Amigos y amigas, una
vida se nutre para subsistir. Pero para vivir también se necesita ayunar. Cuando
Adán y Eva vivían en el paraíso, el Señor Dios les dijo: “De todos los árboles
del jardín pueden alimentarse, pero no coman del árbol del conocimiento del
bien y del mal”. Era una forma de ayuno que el Señor Dios les impuso para
preservar sus vidas de la muerte. Ayunar de lo que daña la vida es renunciar a
matarse a sí mismo. Si un hombre lleva a sus entrañas la maldad que lo
destruye, de nada le aprovecha. Se parece a un jinete que lleva un dardo mortal
en el corazón, aun cuando el caballo logre ponerse a salvo, corriendo por
caminos seguros, la vida verdadera ya se ha perdido. No matarás a ti mismo, no
pondrás en tu corazón el dardo envenenado de la maldad, de la crueldad, de la
violencia.
Y no matarás el
tiempo, que pertenece a Cristo, dueño y maestro de toda vida. Porque el tiempo
es una luz que Dios ha puesto en las lámparas de nuestras vidas para iluminar
la gran noche de espera que es nuestra historia, mientras aguardamos que
despunte su gran día, el día del Señor. No matarás el tiempo, porque el tiempo
es la esperanza de Dios. Como el sol que desde lejos acaricia con su calor y
claridad los frutos de los campos y los hace madurar, así Dios se sirve del
tiempo para madurar desde lejos los frutos de nuestras vidas. No matarás el
tiempo, porque matar el tiempo es vivir en la embriaguez ociosa de un sonambulismo sin vigilancia ni presencia.
Y tampoco matarás la
confianza, que es el lecho de la vida, su baluarte, su fortaleza, su escondite.
La confianza es el pecho donde se reclina la vida, buscando una fuente
escondida en la corazonada del prójimo. No matarás la confianza, porque los
hilos de la confianza han sido puestos por Dios para que los sarmientos puedan
trepar mientras descansan. No matarás la confianza con el gusano de la
infidelidad y la traición, ni con la polilla de la mentira y el chisme. No
dejes caer lo que Dios ha puesto en tus manos.
Nosotros,
vivificados en la resurrección del Señor, sabemos que toda vida humana es irreversible e
irrevocable. Una vez echada a andar, no da marcha atrás. Porque no hay nada que pueda detener la
firme llamada con que Dios saca nuestras vidas de la faz de la nada. Nada puede
detener su mandato de amor: “¡Vive!”. Por eso, no matarás la muerte, banalizándola,
porque la muerte es un gran misterio.

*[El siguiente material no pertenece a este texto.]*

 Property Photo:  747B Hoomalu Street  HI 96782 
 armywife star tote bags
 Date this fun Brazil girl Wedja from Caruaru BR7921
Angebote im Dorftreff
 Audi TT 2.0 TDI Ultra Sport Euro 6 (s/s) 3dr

Es de todos nuestros nacimientos el más
doloroso, el que nos hace más libres, pero también más cercanos al juicio de
Dios.
No matarás el país,
porque Aquel que es la Patria verdadera, Cristo, verdadera casa del Padre, ha
querido que tengamos un país para prepararnos a la Ciudad Celeste. No siembres,
pues, el miedo, el fraude, la maldad en esta tierra, porque toda semilla de
corrupción será arrancada en la Patria del Cielo.
Y tampoco matarás al
otro. No cortarás la vida de tu prójimo, impidiéndole el paso a la aventura del
amor y de la libertad, ni matarás a la Iglesia, impidiendo que la fresca vida
que brota de la cruz llegue a todos los corazones, hogares, ciudades.

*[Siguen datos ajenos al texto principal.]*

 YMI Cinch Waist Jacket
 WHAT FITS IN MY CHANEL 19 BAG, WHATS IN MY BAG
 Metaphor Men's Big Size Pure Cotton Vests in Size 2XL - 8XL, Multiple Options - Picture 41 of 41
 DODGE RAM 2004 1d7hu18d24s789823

Amigos, todo esto, el tiempo,
la confianza, la Patria, el prójimo, la Iglesia, son profetas que Dios envía
día con día a pedirnos cuentas de su viña, la viña que él plantó, y que somos
cada uno de nosotros. Los envía para anticipar su venida. ¿Qué hará el Señor,
dueño de la viña, si a su vuelta encuentra sólo la embriaguez del tiempo
perdido? ¿Qué hará si encuentra la confianza muerta a traición o si encuentra a
su regreso apedreada la Patria, el prójimo, la Iglesia?